• **WHAT THE EXERCISE ASKS**
Copy out the whole listing exactly as given. Skip the pictures.

** Opening DATA FOR PROCESSING block **

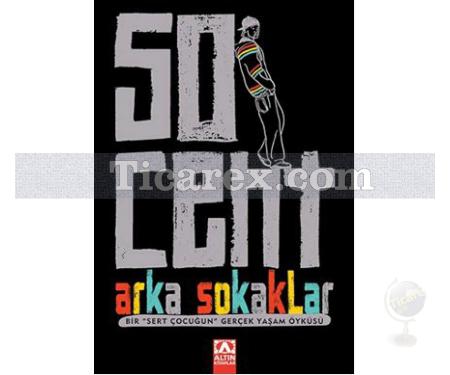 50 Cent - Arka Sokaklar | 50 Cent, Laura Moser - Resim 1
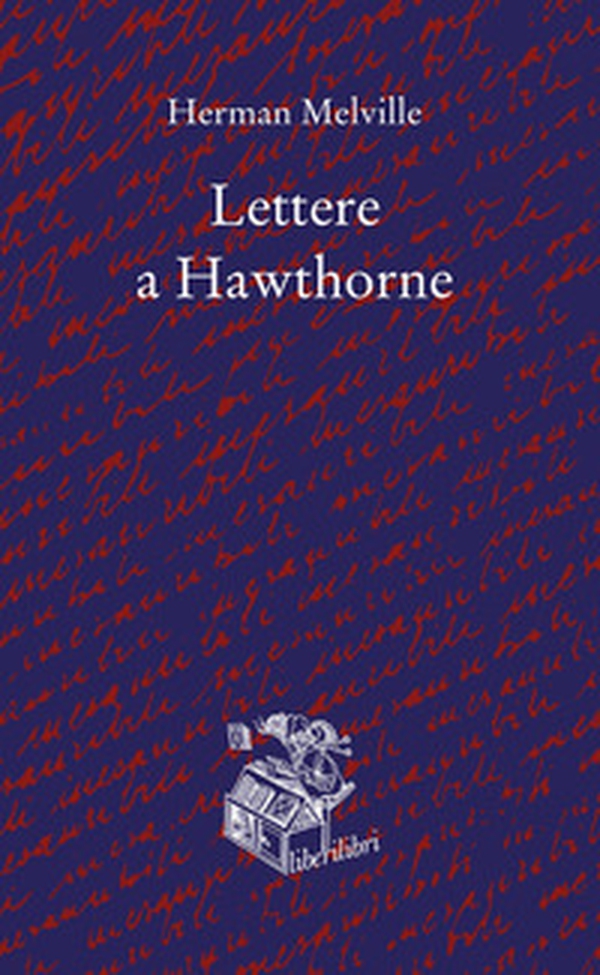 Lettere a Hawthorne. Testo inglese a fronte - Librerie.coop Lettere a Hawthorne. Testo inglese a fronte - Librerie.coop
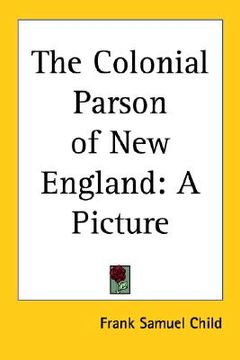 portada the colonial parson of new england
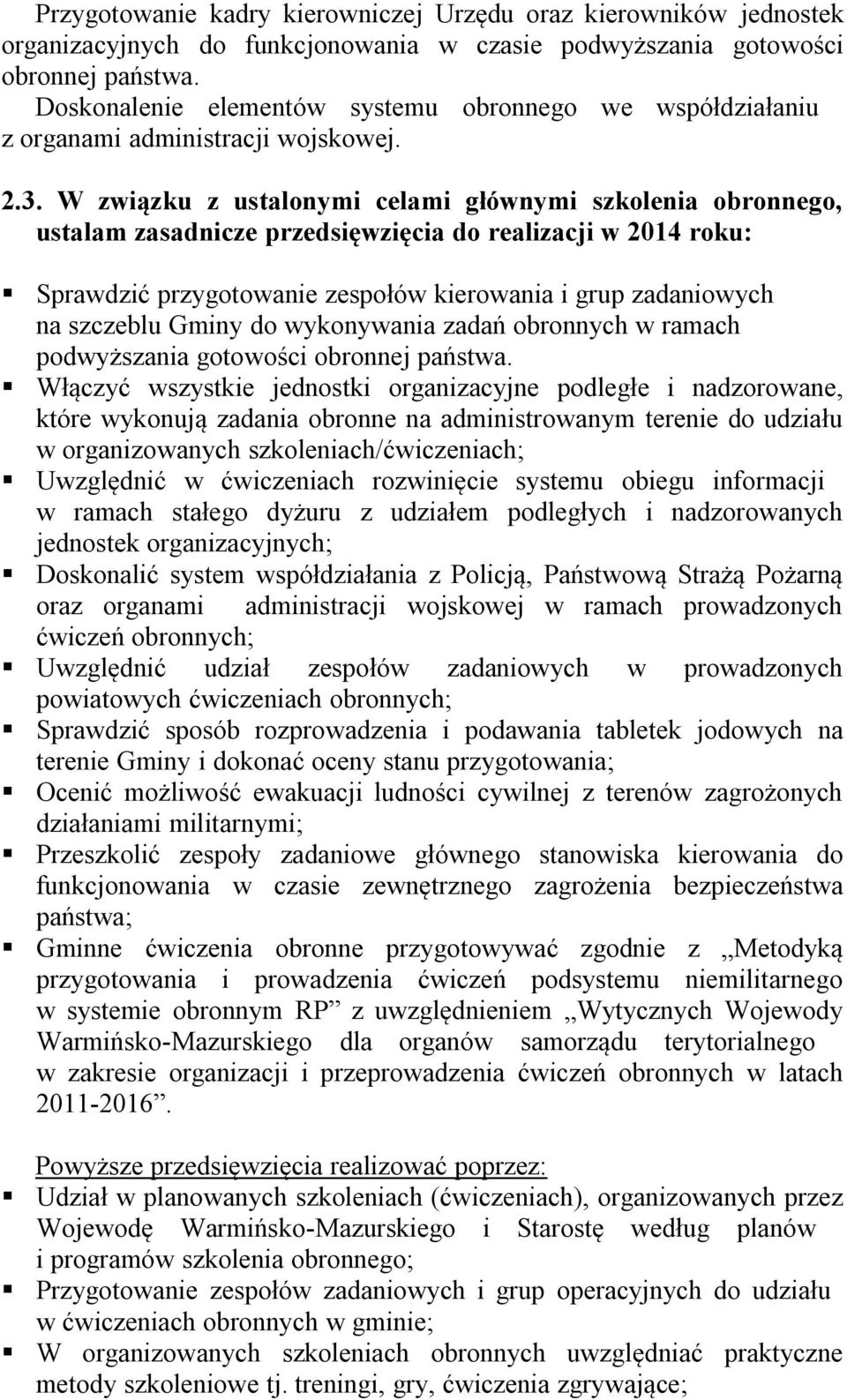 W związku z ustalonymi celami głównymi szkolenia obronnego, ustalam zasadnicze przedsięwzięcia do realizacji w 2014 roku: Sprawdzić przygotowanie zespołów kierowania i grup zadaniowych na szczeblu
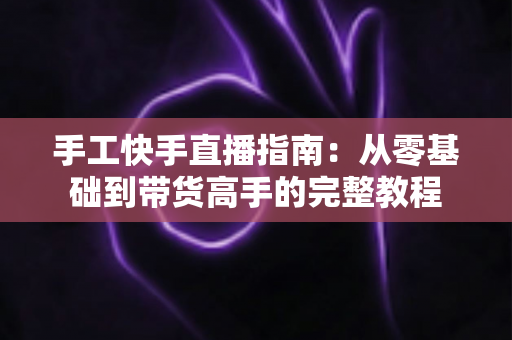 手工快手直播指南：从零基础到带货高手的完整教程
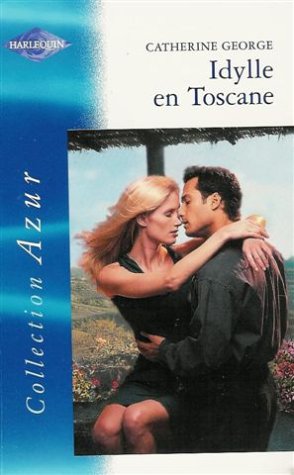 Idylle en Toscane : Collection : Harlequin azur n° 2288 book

** Closing DATA FOR PROCESSING block **

• **WRITTEN REPLY**
 50 Cent - Arka Sokaklar | 50 Cent, Laura Moser - Resim 1
 Lettere a Hawthorne. Testo inglese a fronte - Librerie.coop Lettere a Hawthorne. Testo inglese a fronte - Librerie.coop
 portada the colonial parson of new england
 W związku z ustalonymi celami głównymi szkolenia obronnego, ustalam zasadnicze przedsięwzięcia do realizacji w 2014 roku: Sprawdzić przygotowanie zespołów kierowania i grup zadaniowych na szczeblu
 手工快手直播指南：从零基础到带货高手的完整教程
 Idylle en Toscane : Collection : Harlequin azur n° 2288 book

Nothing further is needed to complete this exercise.